Upon the announcement of the agreement, Chinese state media fawned over the potential of Brazilian ag supplies, calling the country the "potential granary for the world."
Meanwhile, U.S. corn is flowing to China at a relatively strong rate, with the highest weekly shipment total seen for this marketing year in yesterday's export inspections. China accounted for nearly half of this week's shipment total, taking 31 mbu of the nearly 67 million bushels shipped, with around 200 million bushels left on the books unshipped.
Soybean shipments came in slightly below the amount needed to meet current USDA projections, but within the range of pre-report estimates. Wheat shipments came in close to what we've seen for an average these last few weeks and in line with expectations.
After the close we got updated crop progress figures showing corn planting pace has nearly caught up to the 5-year average after two solid weeks of progress. According to the USDA, national corn planting is 72% complete, up 27% from last week and coming in 4% higher than traders were expecting.
Corn progress is now only 7% behind the 5-year average, with the biggest drops from normal pace seen in North Dakota and Minnesota where pace is running 46% and 26% behind normal. Other slower than average pace seen in Ohio and Pennsylvania with the two states running 7-10% behind.
Soybeans are estimated to be 50% planted nationally, 5% behind average with North Dakota and Minnesota again showing well behind average pace. One point of interest is the rapid planting pace seen in Delta beans, with Louisiana, Arkansas, and Mississippi 10% or more ahead of their average pace. This is potentially driven by early export market opportunities seen the last several years.
Winter wheat conditions improved but only slightly, with continued poor conditions seen in the Southern Plains. Spring wheat planting continues to lag, running 34% behind average, with North Dakota and Minnesota showing the biggest delays in planting.
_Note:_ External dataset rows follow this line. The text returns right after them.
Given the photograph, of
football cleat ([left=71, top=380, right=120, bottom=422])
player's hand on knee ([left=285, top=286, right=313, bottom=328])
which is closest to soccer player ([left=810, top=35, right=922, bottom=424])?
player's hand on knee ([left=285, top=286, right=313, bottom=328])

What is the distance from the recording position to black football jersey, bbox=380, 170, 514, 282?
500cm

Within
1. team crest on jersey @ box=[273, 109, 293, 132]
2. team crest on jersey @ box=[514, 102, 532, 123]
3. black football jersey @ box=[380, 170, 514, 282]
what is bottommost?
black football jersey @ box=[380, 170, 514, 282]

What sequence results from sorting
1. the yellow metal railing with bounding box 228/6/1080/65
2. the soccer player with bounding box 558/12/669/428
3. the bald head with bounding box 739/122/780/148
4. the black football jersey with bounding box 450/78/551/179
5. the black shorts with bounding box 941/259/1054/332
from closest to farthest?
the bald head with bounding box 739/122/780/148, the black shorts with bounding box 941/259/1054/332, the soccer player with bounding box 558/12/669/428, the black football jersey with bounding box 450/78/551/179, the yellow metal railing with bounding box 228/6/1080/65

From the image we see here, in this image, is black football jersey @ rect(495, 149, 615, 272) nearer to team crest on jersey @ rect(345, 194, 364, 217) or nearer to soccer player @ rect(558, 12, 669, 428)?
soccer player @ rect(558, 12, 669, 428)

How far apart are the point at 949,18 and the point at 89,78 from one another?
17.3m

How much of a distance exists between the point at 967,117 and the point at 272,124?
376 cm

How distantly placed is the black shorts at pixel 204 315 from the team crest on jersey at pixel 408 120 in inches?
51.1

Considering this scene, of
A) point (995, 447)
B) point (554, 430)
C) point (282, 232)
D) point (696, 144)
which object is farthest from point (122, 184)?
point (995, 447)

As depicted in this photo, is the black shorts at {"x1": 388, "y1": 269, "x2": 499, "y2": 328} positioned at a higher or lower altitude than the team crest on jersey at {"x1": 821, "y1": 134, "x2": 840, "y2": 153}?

Looking ahead, trade is likely to continue to debate what is happening in North Dakota and Minnesota and what it could mean for production as a whole with North Dakota seeing final planting dates for crop insurance hit on Wednesday. There had been some rumblings of potential extension to dates, opening the door to continued planting pace, though nothing official has been confirmed.
Wheat continues to show strength this morning as world leaders continue to talk of food shortages and French wheat seems to be getting rains, but not enough to make farmers or traders comfortable.